Spiritualitas Penyerahan Diri Pengarang
Membaca kumpulan cerpen ”Jalan Kecil” karya Dewi Musdalifah adalah menafsir spiritualitas penciptanya. Tokoh-tokoh dalam kumpulan cerpen ini menggelorakan getar spiritualitas tertentu.
Kreativitas untuk lepas dari klaim kebenaran tunggal dapat melalui keyakinan pada eksistensi bahasa dan bahasa eksistensi. Maka, pengarang buku ini menganggit cerpen dengan taburan bahasa puitik; puisi, metafora, tamsil, adagium, simbol, imaji-fantasi.
Membaca kumpulan cerpen Jalan Kecil (Pagan Press, 2022) karya Dewi Musdalifah adalah menafsir spiritualitas penciptanya. Tokoh-tokoh dalam kumpulan cerpen ini menggelorakan getar spiritualitas tertentu—ikhwal jiwa, makna, eksistensi, dan penyerahan diri sebagai moralitasnya.
Pengarang (yang sekaligus penafsir) tak lagi menatap dalam bahasa filsafat, kesederhanaan peristiwa sehari-hari, kesahajaan ”subyek” dan ”obyek”, ugahari hitam-putih. Kerumitan cerpen ditengarai oleh ”subyek” yang sekaligus ”obyek”, tersingkapnya kesederhanaan yang padanya terkandung pula kerumitan.
Cerita-cerita di buku ini hampir tiada yang langsung menghadirkan spiritualitas dogmatis, teologis, religius—kecuali ”Lelaki yang Berumah Sepi” (hlm 90). Kisah bapak dan anak yang menunggu tamu terindah di ruang sunyi: kematian atas nama cinta. Sang ayah rindu roh istrinya yang tiada, si anak sepi oleh kemuakan musik yang jadi perayaan di dunia.
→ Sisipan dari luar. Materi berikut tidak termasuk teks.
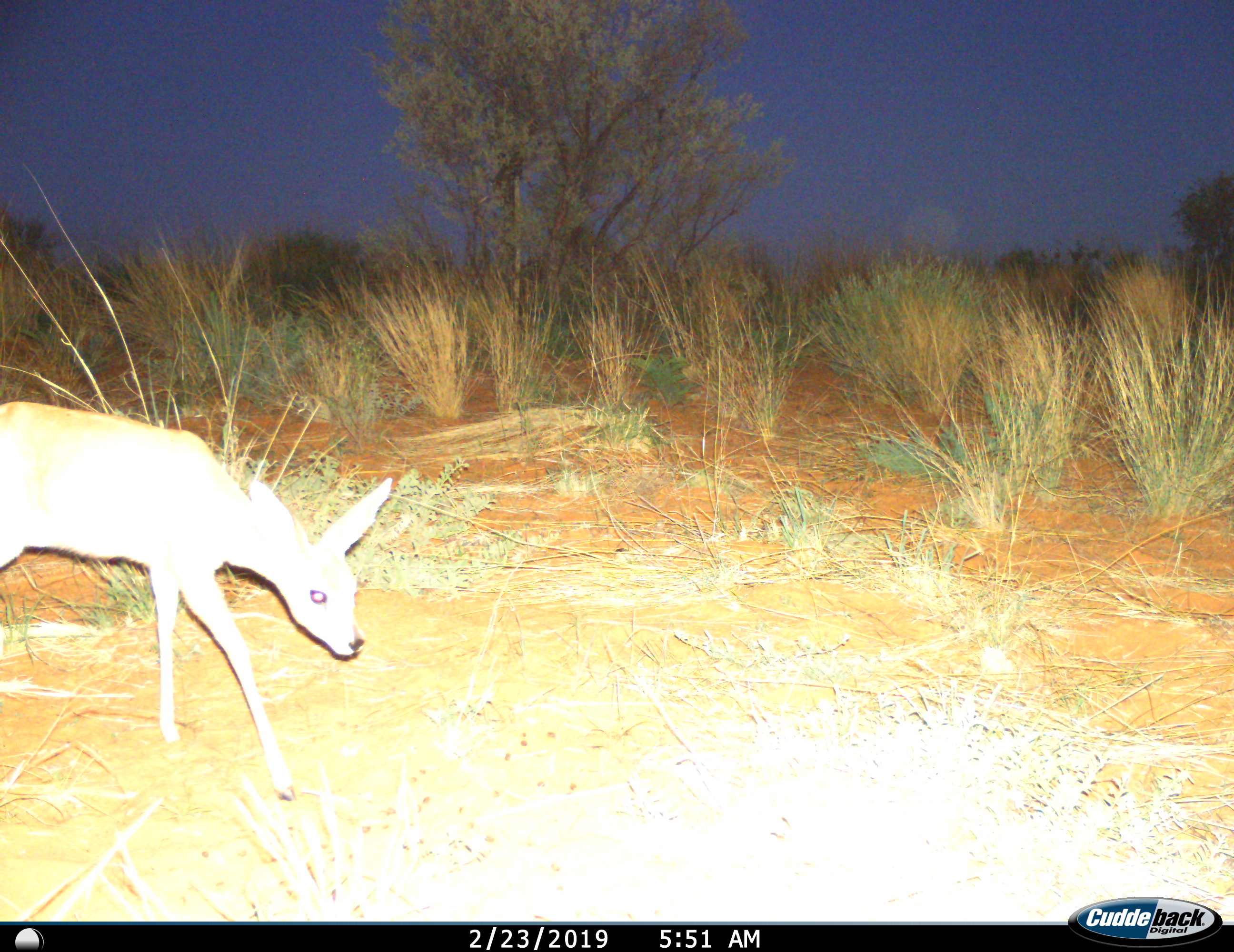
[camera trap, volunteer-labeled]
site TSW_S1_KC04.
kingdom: Animalia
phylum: Chordata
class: Mammalia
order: Artiodactyla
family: Bovidae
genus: Raphicerus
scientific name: Raphicerus campestris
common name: steenbok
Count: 1.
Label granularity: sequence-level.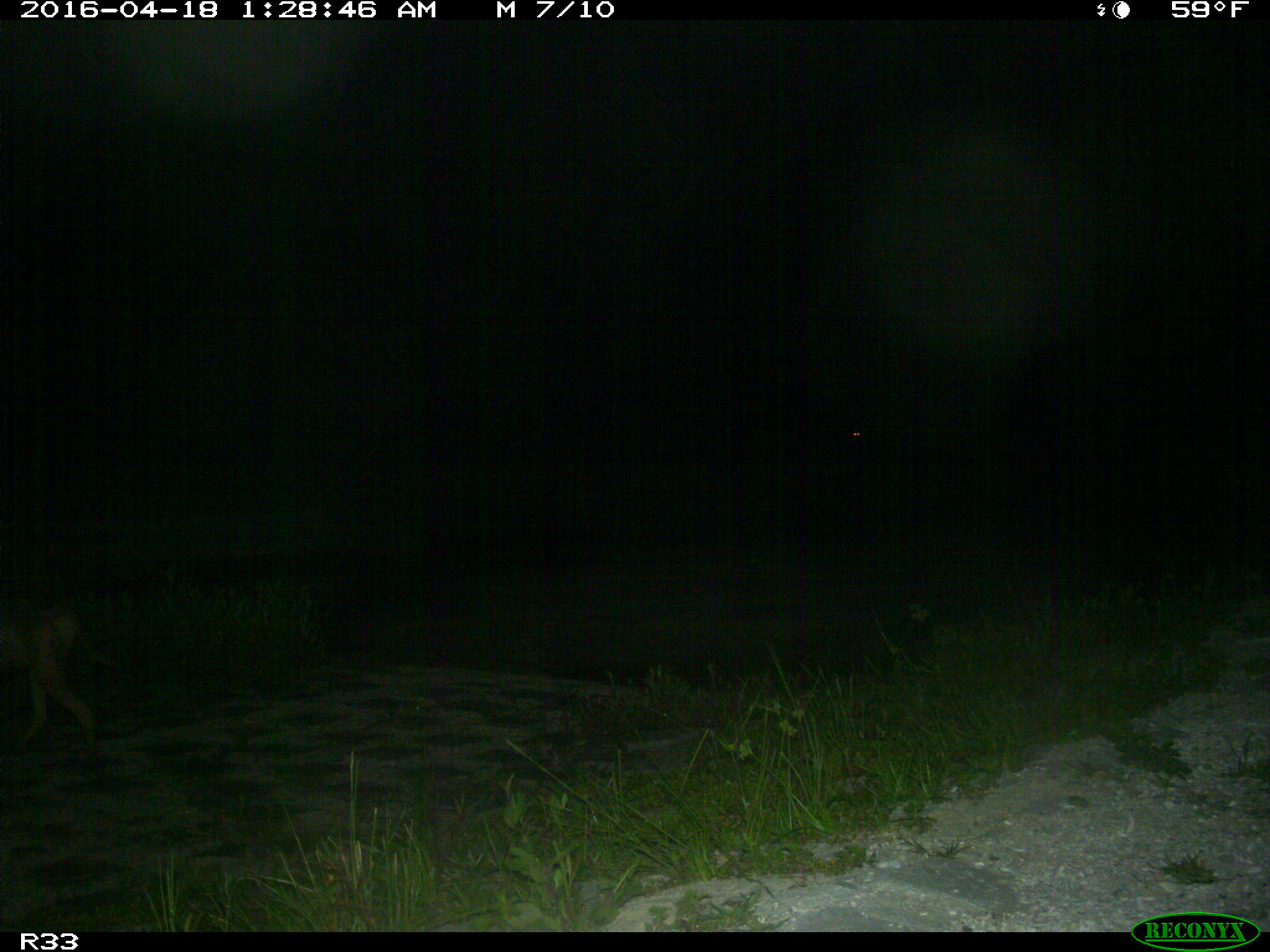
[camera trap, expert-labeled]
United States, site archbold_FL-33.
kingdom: Animalia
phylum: Chordata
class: Mammalia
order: Carnivora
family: Canidae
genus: Canis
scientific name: Canis latrans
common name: coyote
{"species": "Canis latrans (coyote)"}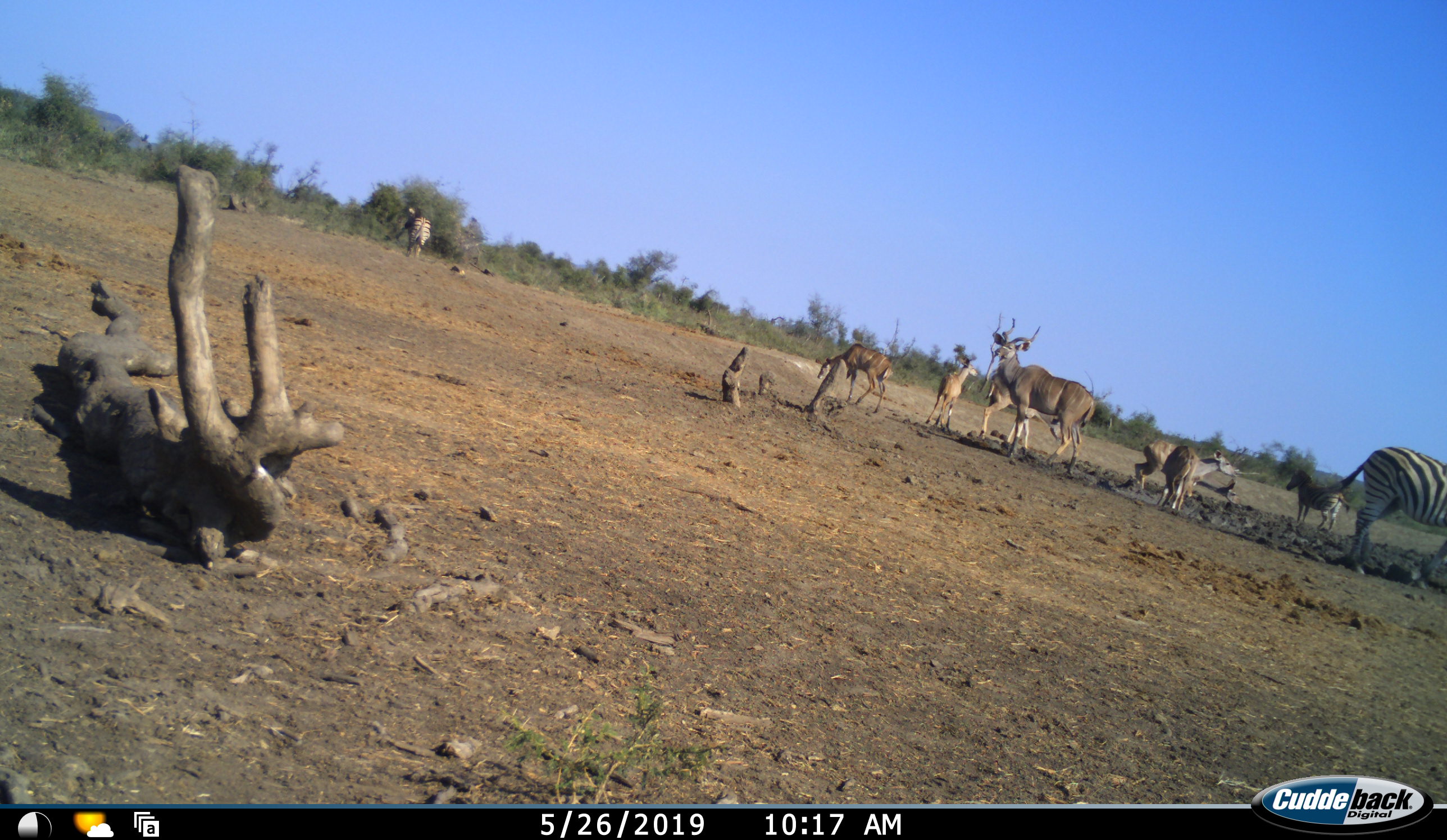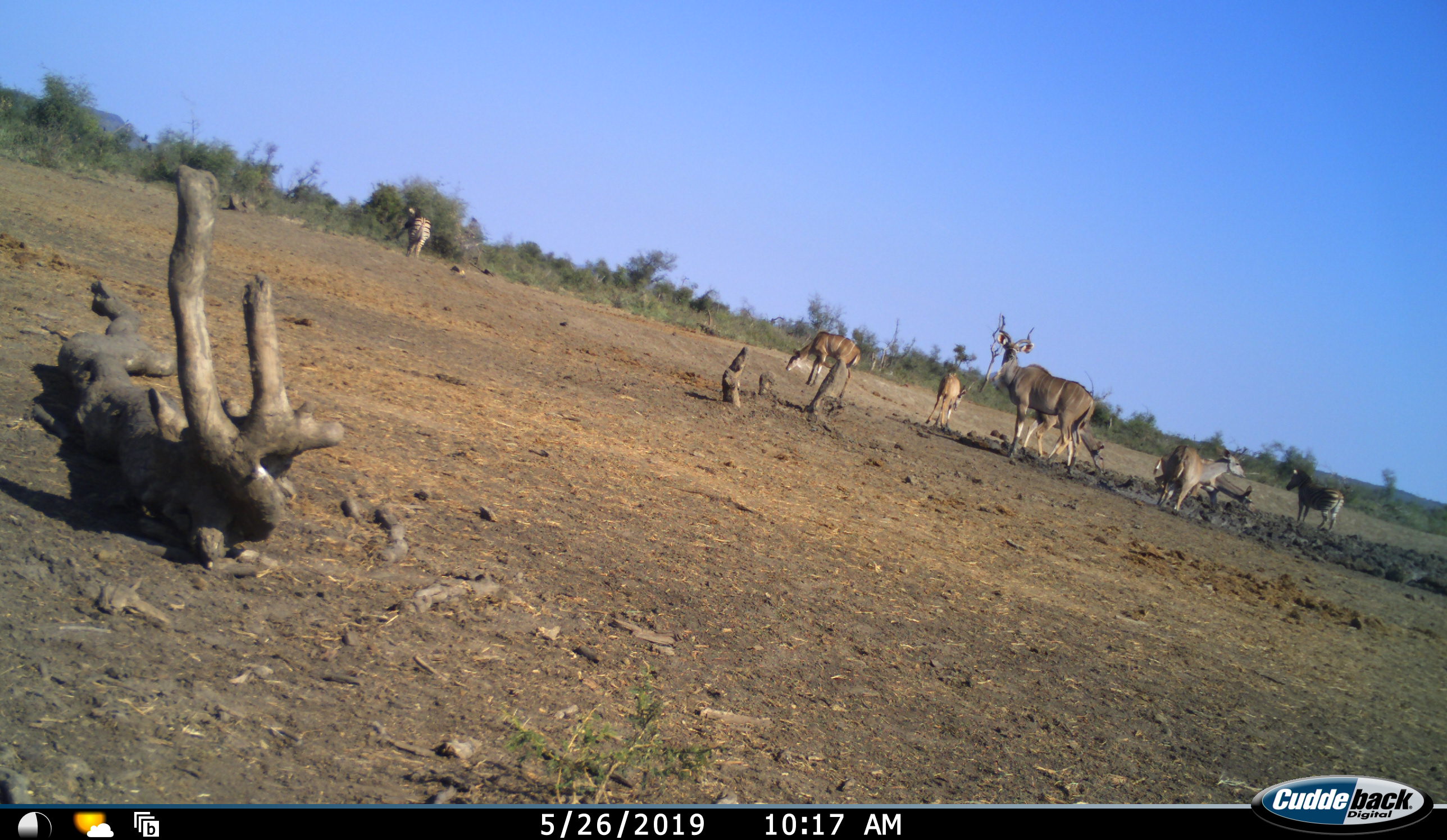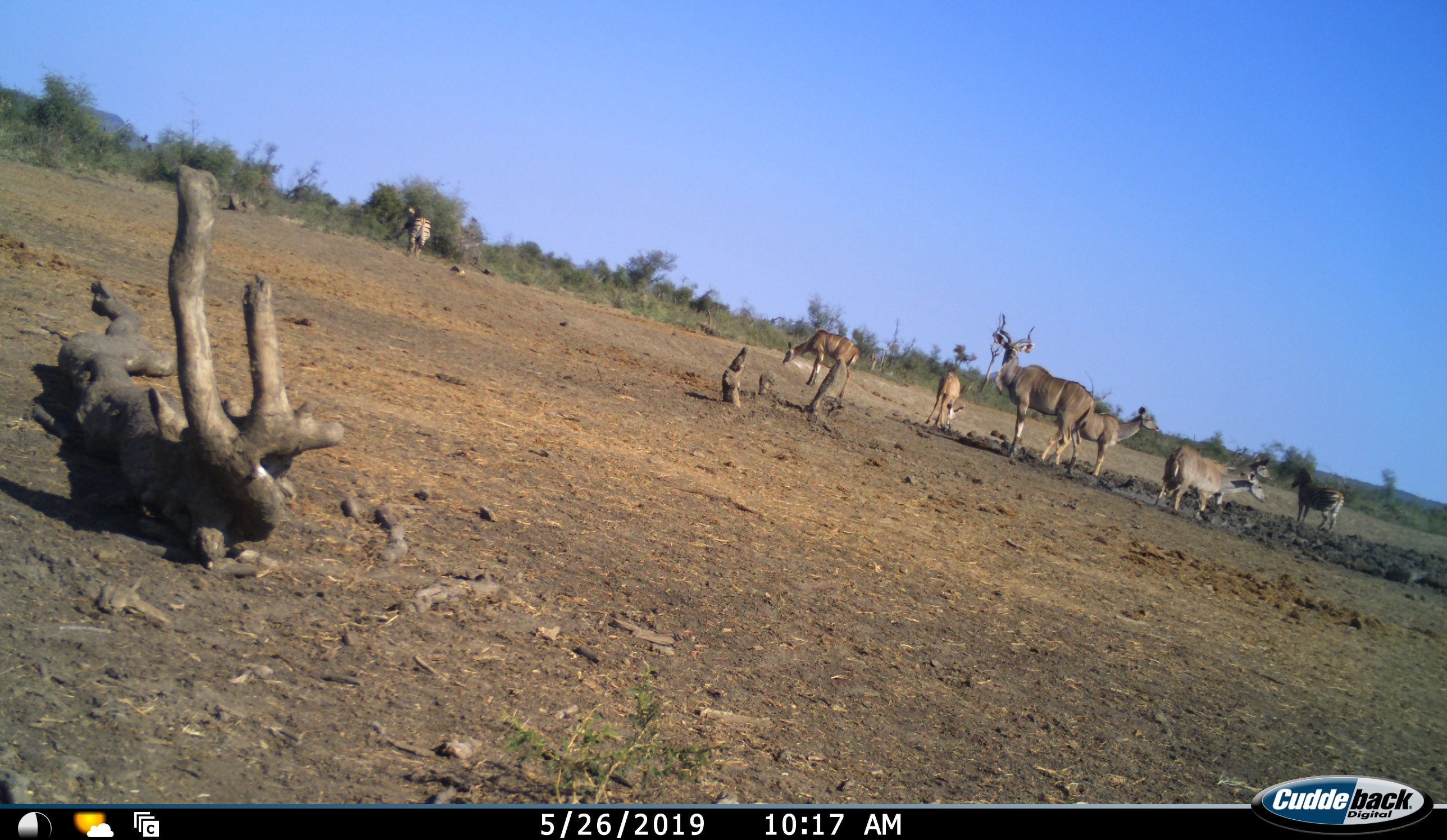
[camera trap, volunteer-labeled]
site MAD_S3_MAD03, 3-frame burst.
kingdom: Animalia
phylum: Chordata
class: Mammalia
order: Artiodactyla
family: Bovidae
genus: Tragelaphus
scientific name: Tragelaphus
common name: kudu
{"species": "kudu (Tragelaphus)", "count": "6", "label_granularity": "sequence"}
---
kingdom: Animalia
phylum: Chordata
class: Mammalia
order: Perissodactyla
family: Equidae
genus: Equus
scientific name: Equus quagga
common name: plains zebra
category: zebraplains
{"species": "zebraplains (plains zebra) (Equus quagga)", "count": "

Ia rindu orkestra sakral di alam lain.
Cerpen ini mengingatkan tawakal yang disebut tertinggi dalam Ihya Ulumuddin; penyerahan diri hamba kepada Tuhan diibaratkan mayat sedang dimandikan. Dalam konteks eksistensialis, terhubung dengan makna iman (Al Maidah:23), agar manusia tak merugi (Al ’Ashr:3).
Membaca kumpulan cerpen Jalan Kecil (Pagan Press, 2022) karya Dewi Musdalifah adalah menafsir spiritualitas penciptanya.
Kesadaran ”ada” kematian inheren eksistensi terhubung sejak keterlemparan-kecemasan. Kematianlah yang paling otentik, dan tak seorang pun dapat menjemputnya untuk orang lain. Seperti halnya kelahiran hanya bagi dirinya. Dalam kalimat Heidegger, ”Kelahiran tidak dan tak pernah merupakan hal yang telah lewat.., begitu juga kematian, bukanlah hal yang belum ada….”
Kelahiran dan kematian adalah spiritualitas penyerahan diri yang paling pribadi; paling subyektif sekaligus obyektif, ada sekaligus tiada, kedatangan dan kepergian, hilangnya sekaligus terpenuhinya segala kemungkinan.
Meneroka yang tak terhingga
Dalam buku ini, lima cerpen mengetengahkan spiritualitas terkait alam, tujuh cerpen merujuk spiritualitas masalah kemanusian, tiga cerpen berwujud spiritualitas dalam fantasi-misteri-simbolik.
”Pertapa Penggenggam Mata Air”, awal buku ini, mengisahkan nelayan yang memecahkan misteri ilmu kesabaran dan ikhlas. Kepada putrinya, sang nelayan menyingkap rahasia penyerahan diri kepada semesta, kemungkinan terbukanya takdir laut dan ikan-ikan. Spiritualitas sang ayah menerbitkan kehendak sang anak membuka diri pada ombak yang berakhir jadi sahabatnya.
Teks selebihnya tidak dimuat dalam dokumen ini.